1957 film by Jules White

Horsing Around is a 1957 short subject directed by Jules White starring American slapstick comedy team The Three Stooges (Moe Howard, Larry Fine and Joe Besser). It is the 180th entry in the series released by Columbia Pictures starring the comedians, who released 190 shorts for the studio between 1934 and 1959.

==Plot==
Joe comes across a distressing article in the local newspaper detailing the plight of Schnapps, a circus horse facing potential euthanasia due to injury.
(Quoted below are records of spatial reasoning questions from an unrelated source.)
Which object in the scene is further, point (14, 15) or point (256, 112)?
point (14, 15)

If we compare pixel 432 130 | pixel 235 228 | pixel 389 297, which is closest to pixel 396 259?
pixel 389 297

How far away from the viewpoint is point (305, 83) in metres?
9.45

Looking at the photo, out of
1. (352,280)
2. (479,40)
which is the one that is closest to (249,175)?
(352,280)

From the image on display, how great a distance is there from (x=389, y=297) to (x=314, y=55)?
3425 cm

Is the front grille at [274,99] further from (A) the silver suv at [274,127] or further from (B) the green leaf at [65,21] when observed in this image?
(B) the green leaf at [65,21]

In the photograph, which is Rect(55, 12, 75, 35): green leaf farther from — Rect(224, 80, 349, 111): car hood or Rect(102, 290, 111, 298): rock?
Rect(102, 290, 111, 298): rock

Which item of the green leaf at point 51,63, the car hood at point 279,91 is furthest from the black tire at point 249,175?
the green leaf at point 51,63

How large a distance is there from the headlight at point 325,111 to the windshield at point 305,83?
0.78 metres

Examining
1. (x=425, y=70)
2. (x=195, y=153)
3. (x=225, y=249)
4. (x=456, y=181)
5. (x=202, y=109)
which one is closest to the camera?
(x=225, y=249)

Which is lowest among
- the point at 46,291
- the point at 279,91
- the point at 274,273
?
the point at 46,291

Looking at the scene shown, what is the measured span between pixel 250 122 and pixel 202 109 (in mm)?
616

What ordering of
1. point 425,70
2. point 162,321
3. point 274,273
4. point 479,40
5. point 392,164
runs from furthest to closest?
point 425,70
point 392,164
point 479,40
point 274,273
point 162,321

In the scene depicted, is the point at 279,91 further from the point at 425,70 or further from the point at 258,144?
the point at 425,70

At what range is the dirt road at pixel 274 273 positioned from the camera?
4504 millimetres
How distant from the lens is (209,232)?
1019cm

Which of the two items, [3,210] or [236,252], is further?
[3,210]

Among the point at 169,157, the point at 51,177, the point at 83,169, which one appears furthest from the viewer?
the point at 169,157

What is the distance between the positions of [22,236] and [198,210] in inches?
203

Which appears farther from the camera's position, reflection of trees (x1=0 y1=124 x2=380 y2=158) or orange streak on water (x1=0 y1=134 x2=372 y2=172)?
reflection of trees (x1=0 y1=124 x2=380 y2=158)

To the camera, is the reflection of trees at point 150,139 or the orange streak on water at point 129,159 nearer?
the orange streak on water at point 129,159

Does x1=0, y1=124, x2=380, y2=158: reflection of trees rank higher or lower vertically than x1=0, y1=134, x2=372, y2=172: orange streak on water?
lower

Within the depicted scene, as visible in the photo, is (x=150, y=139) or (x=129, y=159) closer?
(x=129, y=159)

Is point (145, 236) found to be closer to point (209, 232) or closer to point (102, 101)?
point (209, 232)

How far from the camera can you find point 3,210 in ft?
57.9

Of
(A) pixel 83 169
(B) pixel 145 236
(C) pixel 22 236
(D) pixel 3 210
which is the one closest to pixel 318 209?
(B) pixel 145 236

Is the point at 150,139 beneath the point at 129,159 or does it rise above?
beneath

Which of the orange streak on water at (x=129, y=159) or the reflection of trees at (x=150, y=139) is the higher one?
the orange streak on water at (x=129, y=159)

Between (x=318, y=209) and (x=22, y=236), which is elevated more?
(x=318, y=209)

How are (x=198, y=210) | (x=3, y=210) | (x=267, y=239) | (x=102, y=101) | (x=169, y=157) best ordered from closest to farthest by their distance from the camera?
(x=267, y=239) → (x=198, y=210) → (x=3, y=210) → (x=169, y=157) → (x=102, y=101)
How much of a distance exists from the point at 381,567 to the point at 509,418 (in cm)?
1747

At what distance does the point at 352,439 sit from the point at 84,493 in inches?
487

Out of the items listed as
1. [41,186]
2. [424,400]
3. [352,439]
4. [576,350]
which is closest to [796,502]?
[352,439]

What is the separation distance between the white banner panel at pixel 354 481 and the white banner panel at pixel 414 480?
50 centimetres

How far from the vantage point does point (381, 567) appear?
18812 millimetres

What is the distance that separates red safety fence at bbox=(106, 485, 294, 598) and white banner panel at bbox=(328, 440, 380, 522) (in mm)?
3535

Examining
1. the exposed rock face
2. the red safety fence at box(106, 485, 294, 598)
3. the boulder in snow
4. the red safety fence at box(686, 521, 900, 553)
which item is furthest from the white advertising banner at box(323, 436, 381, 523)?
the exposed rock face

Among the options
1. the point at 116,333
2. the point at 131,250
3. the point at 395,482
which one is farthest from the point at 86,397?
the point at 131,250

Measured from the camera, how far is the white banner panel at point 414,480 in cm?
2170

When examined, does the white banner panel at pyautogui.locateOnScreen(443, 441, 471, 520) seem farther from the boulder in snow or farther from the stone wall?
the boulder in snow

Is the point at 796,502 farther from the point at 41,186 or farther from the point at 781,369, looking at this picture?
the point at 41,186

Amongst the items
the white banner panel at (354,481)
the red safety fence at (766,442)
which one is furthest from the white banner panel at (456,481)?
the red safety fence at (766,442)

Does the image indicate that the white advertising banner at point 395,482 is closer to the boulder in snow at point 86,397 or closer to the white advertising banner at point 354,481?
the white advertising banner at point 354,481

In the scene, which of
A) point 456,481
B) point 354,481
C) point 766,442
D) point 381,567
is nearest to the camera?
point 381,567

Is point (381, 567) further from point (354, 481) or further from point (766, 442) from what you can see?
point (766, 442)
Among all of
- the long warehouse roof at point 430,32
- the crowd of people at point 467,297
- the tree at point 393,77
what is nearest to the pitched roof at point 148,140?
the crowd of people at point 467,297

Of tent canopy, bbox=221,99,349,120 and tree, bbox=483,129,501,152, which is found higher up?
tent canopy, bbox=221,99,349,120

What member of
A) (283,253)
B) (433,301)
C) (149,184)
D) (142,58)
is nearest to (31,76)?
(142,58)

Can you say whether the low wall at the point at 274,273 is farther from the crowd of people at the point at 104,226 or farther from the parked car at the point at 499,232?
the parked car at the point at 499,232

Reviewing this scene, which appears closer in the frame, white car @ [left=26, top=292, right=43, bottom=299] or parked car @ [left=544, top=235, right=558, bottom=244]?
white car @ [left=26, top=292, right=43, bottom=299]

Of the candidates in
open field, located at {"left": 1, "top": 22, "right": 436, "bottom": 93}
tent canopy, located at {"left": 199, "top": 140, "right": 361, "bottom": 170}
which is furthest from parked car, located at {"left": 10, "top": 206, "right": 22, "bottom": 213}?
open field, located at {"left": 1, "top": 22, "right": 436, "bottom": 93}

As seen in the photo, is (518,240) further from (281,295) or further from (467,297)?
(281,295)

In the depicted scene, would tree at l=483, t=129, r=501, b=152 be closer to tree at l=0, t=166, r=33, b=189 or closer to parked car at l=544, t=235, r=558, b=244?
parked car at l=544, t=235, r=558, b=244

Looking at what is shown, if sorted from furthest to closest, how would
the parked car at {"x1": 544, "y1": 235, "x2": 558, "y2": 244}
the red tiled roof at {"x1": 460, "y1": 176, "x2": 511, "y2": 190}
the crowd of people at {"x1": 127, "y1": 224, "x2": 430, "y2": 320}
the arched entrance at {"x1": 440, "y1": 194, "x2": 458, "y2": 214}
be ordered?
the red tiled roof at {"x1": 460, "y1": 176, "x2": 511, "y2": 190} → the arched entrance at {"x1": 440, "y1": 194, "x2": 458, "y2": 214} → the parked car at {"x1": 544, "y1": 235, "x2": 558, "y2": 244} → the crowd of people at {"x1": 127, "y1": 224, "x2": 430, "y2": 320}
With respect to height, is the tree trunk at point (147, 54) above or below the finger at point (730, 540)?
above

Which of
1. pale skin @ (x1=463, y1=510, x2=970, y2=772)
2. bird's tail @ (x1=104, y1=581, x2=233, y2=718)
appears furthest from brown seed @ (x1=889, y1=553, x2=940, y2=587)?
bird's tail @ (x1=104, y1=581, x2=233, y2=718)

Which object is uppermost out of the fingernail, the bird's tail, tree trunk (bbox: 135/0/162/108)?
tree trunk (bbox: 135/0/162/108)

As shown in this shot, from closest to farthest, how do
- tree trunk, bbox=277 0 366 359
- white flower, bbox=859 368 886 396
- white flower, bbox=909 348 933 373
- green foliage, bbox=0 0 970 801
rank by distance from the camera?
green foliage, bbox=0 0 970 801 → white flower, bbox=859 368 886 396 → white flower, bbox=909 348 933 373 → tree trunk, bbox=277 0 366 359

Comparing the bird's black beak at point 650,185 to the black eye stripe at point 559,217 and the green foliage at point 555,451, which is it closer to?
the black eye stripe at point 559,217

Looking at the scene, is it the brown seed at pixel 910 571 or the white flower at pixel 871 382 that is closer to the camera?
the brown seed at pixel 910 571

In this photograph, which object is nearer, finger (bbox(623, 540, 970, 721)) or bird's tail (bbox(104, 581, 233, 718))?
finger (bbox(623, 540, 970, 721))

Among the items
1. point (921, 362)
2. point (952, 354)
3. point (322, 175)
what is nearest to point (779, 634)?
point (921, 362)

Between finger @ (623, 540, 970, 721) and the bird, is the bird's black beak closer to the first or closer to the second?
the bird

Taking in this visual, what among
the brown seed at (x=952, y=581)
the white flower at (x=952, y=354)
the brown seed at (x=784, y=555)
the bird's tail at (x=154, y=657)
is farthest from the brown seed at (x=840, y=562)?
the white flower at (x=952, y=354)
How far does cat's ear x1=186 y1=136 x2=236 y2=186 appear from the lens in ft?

However, Moe and Larry urge Joe to redirect his attention to their sister Birdie, whose predicament they deem more pressing. Unbeknownst to them, Birdie is actually the reincarnation of a horse in pursuit of her lost mate, revealed during a breakfast revelation.

The Stooges are taken aback upon learning that Schnapps, the horse in jeopardy, is Birdie's long-lost partner. Prompted by this revelation, they embark on a frantic mission to the circus to prevent Schnapps' impending demise. En route, they pause at a cabin to recuperate, where news of Schnapps' fate is broadcast over the radio.

Upon arrival at the circus, the Stooges divide their efforts. Moe and Larry engage in a diversionary tactic, donning a horse costume to distract the caretaker responsible for Schnapps' fate, while Joe locates Schnapps and orchestrates a heartwarming reunion between the two equine companions.

==Cast==
===Credited===
- Moe Howard as Moe
- Larry Fine as Larry
- Joe Besser as Joe
- Harriette Tarler as Attendant's daughter
- Tony the Wonder Horse as Birdie
- Emil Sitka as Circus attendant

===Uncredited===
- Ruth Godfrey White as Birdie (voice)
- Jules White as Radio announcer and man on the street (voice)
- Duke Fishman as Camper

==Production notes==
Horsing Around is a sequel to Hoofs and Goofs. Filming was completed November 19–21, 1956.

Horsing Around features Moe and Larry's more "gentlemanly" haircuts, first suggested by Joe Besser. However, these had to be used sparingly, as most of the shorts with Besser were remakes of earlier films, and new footage had to be matched with old.